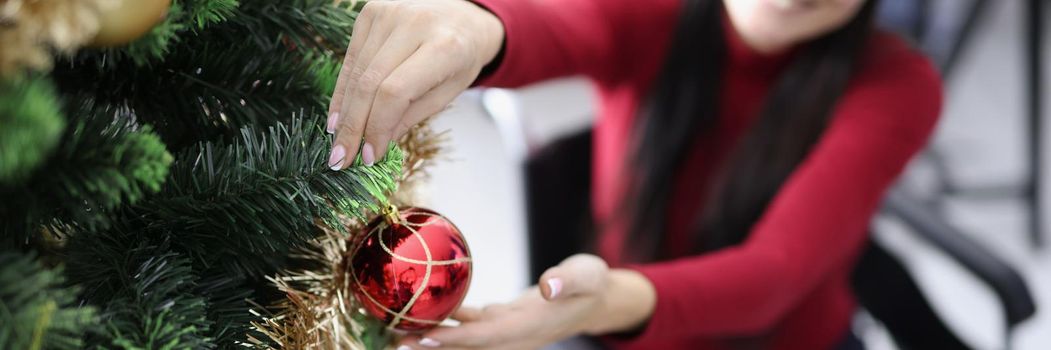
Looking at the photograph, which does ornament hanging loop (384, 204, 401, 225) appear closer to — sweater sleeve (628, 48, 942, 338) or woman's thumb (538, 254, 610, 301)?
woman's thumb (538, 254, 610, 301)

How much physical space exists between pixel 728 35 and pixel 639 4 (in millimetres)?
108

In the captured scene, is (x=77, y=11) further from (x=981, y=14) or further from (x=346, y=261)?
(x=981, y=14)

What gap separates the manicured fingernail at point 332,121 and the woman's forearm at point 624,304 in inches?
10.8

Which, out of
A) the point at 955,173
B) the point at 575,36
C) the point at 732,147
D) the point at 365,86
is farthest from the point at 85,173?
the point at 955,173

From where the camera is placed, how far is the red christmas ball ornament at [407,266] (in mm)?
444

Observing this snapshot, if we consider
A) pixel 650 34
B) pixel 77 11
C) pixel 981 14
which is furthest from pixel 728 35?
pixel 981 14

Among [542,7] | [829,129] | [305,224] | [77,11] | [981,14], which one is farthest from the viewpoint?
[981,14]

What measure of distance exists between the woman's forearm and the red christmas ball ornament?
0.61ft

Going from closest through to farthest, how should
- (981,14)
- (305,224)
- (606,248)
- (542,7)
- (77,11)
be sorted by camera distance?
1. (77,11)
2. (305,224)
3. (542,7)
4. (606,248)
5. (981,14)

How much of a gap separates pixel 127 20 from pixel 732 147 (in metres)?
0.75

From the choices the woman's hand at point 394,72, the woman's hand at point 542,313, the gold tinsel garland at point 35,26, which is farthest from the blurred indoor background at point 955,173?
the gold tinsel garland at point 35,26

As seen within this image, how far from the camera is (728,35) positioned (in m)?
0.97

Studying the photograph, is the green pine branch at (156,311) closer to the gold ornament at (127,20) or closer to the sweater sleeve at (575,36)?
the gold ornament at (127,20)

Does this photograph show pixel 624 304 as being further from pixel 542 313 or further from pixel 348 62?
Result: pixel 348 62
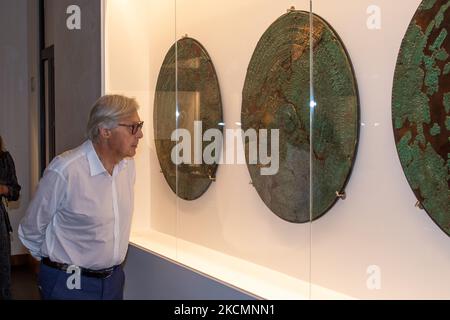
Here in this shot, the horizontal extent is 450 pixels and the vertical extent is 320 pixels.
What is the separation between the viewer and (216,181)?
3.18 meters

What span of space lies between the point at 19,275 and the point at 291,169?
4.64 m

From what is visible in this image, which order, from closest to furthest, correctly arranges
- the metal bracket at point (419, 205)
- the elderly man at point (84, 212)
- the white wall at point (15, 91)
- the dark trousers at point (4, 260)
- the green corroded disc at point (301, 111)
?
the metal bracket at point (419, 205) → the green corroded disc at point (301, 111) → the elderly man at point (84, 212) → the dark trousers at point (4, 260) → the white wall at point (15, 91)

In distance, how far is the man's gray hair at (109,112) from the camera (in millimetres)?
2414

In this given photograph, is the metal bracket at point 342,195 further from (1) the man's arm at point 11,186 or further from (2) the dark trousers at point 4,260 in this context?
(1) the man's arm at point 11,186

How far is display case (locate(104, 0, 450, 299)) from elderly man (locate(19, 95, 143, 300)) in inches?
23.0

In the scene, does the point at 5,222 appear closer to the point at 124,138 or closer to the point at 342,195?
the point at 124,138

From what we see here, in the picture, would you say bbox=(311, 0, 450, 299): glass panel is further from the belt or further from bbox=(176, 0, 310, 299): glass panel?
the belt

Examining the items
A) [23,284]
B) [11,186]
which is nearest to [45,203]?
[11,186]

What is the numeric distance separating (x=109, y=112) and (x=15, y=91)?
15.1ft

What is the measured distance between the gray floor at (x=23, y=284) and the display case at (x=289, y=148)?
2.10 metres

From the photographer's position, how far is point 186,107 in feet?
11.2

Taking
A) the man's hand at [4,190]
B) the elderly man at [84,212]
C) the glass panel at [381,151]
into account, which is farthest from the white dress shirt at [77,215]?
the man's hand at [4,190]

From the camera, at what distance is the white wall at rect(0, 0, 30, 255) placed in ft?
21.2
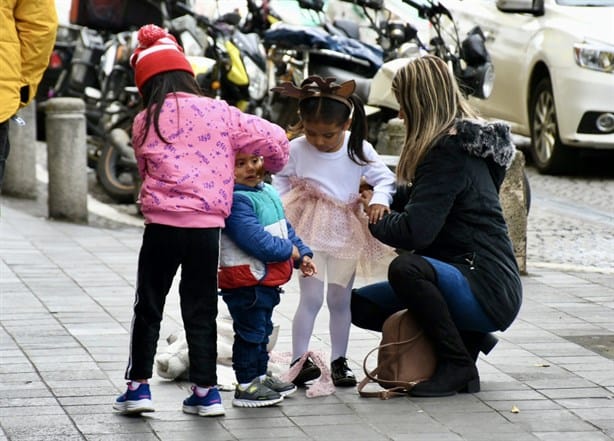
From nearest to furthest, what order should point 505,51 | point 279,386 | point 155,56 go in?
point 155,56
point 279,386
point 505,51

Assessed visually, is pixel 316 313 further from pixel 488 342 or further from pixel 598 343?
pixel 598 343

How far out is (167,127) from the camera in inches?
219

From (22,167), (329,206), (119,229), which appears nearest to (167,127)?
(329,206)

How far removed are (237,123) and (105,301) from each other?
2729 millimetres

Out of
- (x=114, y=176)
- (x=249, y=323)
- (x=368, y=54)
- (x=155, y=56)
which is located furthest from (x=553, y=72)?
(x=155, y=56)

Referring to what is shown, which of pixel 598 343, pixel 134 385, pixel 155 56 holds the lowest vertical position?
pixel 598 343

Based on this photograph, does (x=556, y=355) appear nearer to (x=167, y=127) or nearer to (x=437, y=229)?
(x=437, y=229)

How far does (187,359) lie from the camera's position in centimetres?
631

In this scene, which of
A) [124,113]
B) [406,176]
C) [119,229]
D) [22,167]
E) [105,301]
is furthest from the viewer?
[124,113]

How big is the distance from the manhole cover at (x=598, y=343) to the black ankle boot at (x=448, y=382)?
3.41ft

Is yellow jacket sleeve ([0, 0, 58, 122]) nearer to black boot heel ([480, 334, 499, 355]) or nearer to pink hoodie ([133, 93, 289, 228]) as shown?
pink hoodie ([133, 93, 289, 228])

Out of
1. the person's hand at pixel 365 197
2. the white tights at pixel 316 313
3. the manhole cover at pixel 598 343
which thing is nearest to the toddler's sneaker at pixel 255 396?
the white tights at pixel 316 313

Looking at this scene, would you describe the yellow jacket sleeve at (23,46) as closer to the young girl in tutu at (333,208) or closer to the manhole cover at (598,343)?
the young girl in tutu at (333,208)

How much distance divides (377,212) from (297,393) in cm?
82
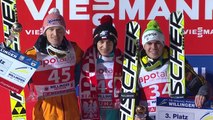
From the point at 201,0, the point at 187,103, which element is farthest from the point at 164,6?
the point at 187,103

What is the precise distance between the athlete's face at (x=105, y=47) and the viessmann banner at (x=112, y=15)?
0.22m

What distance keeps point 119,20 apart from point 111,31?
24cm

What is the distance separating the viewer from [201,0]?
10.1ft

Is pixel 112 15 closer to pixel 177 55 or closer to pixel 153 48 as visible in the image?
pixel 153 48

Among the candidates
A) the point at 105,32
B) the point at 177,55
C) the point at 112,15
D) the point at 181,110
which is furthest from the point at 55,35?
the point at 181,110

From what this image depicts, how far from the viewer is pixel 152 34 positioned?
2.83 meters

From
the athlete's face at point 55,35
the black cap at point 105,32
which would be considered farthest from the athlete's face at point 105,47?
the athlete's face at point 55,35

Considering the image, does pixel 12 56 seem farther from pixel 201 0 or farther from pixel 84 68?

- - - - -

[Description of the task]: Copy all of the records above word for word, leaving the pictures out.

[Exercise solution]:
Looking at the photograph, which does ornament hanging loop (384, 204, 401, 225) appear closer to — sweater sleeve (628, 48, 942, 338) or woman's thumb (538, 254, 610, 301)?
woman's thumb (538, 254, 610, 301)

How much physical space exists between pixel 728 35 and pixel 639 4 (in millimetres)?
108

In the captured scene, is (x=77, y=11) further from (x=981, y=14) or further from (x=346, y=261)?
(x=981, y=14)

What gap separates the manicured fingernail at point 332,121 and the woman's forearm at point 624,304 in inches?
10.8

Which, out of
A) the point at 955,173
B) the point at 575,36
C) the point at 732,147
D) the point at 365,86
is farthest from the point at 85,173?
the point at 955,173

From where the camera is placed, how far is the red christmas ball ornament at [407,266] (in mm)?
444

Observing this snapshot, if we consider
A) pixel 650 34
B) pixel 77 11
C) pixel 981 14
which is furthest from pixel 728 35?
pixel 981 14

Among [542,7] | [829,129] | [305,224] | [77,11] | [981,14], which one is farthest from the viewpoint?
[981,14]

What measure of distance exists between the woman's forearm and the red christmas ball ornament?
0.61ft

Going from closest through to farthest, how should
- (981,14)
- (305,224)
- (606,248)
- (542,7)
- (77,11)
be sorted by camera distance?
1. (77,11)
2. (305,224)
3. (542,7)
4. (606,248)
5. (981,14)

How much of a gap separates pixel 127 20 from pixel 732 147 (in metres)?
0.75

From the choices the woman's hand at point 394,72, the woman's hand at point 542,313, the gold tinsel garland at point 35,26, which is farthest from the blurred indoor background at point 955,173?
the gold tinsel garland at point 35,26

As seen within this image, how far from the camera is (728,35) positioned (in m)?
0.97

Studying the photograph, is the green pine branch at (156,311) closer to the gold ornament at (127,20) or closer to the sweater sleeve at (575,36)?
the gold ornament at (127,20)

Does this photograph show pixel 624 304 as being further from pixel 542 313 or further from pixel 348 62?
Result: pixel 348 62
Here in this shot, the horizontal extent is 450 pixels and the vertical extent is 320 pixels.
What is the separation between the viewer and (216,181)?
3.18 meters

What span of space lies between the point at 19,275 and the point at 291,169?
4.64 m

From what is visible in this image, which order, from closest to furthest, correctly arranges
- the metal bracket at point (419, 205)
- the elderly man at point (84, 212)
- the white wall at point (15, 91)
- the dark trousers at point (4, 260)
- the green corroded disc at point (301, 111)
?
the metal bracket at point (419, 205) → the green corroded disc at point (301, 111) → the elderly man at point (84, 212) → the dark trousers at point (4, 260) → the white wall at point (15, 91)

In distance, how far is the man's gray hair at (109,112) from the camera (in millimetres)?
2414

In this given photograph, is the metal bracket at point 342,195 further from (1) the man's arm at point 11,186 or further from (2) the dark trousers at point 4,260 in this context?
(1) the man's arm at point 11,186

How far is display case (locate(104, 0, 450, 299)) from elderly man (locate(19, 95, 143, 300)) in inches?
23.0

In the scene, does the point at 5,222 appear closer to the point at 124,138 or closer to the point at 342,195?
the point at 124,138

From what we see here, in the picture, would you say bbox=(311, 0, 450, 299): glass panel is further from the belt or further from bbox=(176, 0, 310, 299): glass panel?
the belt

Examining the items
A) [23,284]
B) [11,186]
which is nearest to [45,203]?
[11,186]

What is the numeric distance separating (x=109, y=112) and (x=15, y=91)?
15.1ft

What is the measured distance between the gray floor at (x=23, y=284) and the display case at (x=289, y=148)?
2.10 metres

From the photographer's position, how far is point 186,107 in feet?
11.2

Taking
A) the man's hand at [4,190]
B) the elderly man at [84,212]
C) the glass panel at [381,151]
into account, which is farthest from the white dress shirt at [77,215]?
the man's hand at [4,190]

From the camera, at what distance is the white wall at rect(0, 0, 30, 255) placed in ft?
21.2
From nearest to furthest, what order should point 505,51 | point 279,386 | point 155,56 go in?
point 155,56
point 279,386
point 505,51

Assessed visually, is pixel 316 313 further from pixel 488 342 or further from pixel 598 343?
pixel 598 343

How far out is (167,127) from the camera in inches?
219

From (22,167), (329,206), (119,229), which appears nearest to (167,127)?
(329,206)

How far removed are (237,123) and (105,301) from each other?
2729 millimetres

Out of
- (x=114, y=176)
- (x=249, y=323)
- (x=368, y=54)
- (x=155, y=56)
which is located furthest from (x=553, y=72)?
(x=155, y=56)

Referring to what is shown, which of pixel 598 343, pixel 134 385, pixel 155 56 holds the lowest vertical position?
pixel 598 343

Based on this photograph, does (x=556, y=355) appear nearer to (x=167, y=127) or nearer to (x=437, y=229)?
(x=437, y=229)

How far does (187,359) lie from the camera's position in centimetres?
631

In this scene, which of
A) [124,113]
B) [406,176]
C) [119,229]
D) [22,167]
E) [105,301]
is furthest from the viewer?
[124,113]

How big is the distance from the manhole cover at (x=598, y=343) to the black ankle boot at (x=448, y=382)?
3.41ft

Is yellow jacket sleeve ([0, 0, 58, 122]) nearer to black boot heel ([480, 334, 499, 355]) or nearer to pink hoodie ([133, 93, 289, 228]) as shown?
pink hoodie ([133, 93, 289, 228])

Out of
1. the person's hand at pixel 365 197
2. the white tights at pixel 316 313
3. the manhole cover at pixel 598 343
which thing is nearest to the toddler's sneaker at pixel 255 396?
the white tights at pixel 316 313

Looking at this scene, would you describe the yellow jacket sleeve at (23,46) as closer to the young girl in tutu at (333,208) or closer to the manhole cover at (598,343)?
the young girl in tutu at (333,208)

How much distance divides (377,212) from (297,393) in cm?
82
From the point at 201,0, the point at 187,103, which element is farthest from the point at 164,6?
the point at 187,103

What is the precise distance between the athlete's face at (x=105, y=47) and the viessmann banner at (x=112, y=15)?
0.22m

What distance keeps point 119,20 apart from point 111,31?
24cm

What is the distance separating the viewer from [201,0]?
10.1ft

Is pixel 112 15 closer to pixel 177 55 or closer to pixel 153 48 as visible in the image?
pixel 153 48

Among the candidates
A) the point at 105,32
B) the point at 177,55
C) the point at 112,15
D) the point at 181,110
which is furthest from the point at 55,35?
the point at 181,110

From what this image depicts, how far from the viewer is pixel 152 34 positioned?
2.83 meters

From
the athlete's face at point 55,35
the black cap at point 105,32
which would be considered farthest from the athlete's face at point 105,47?
the athlete's face at point 55,35

Considering the image, does pixel 12 56 seem farther from pixel 201 0 or farther from pixel 84 68?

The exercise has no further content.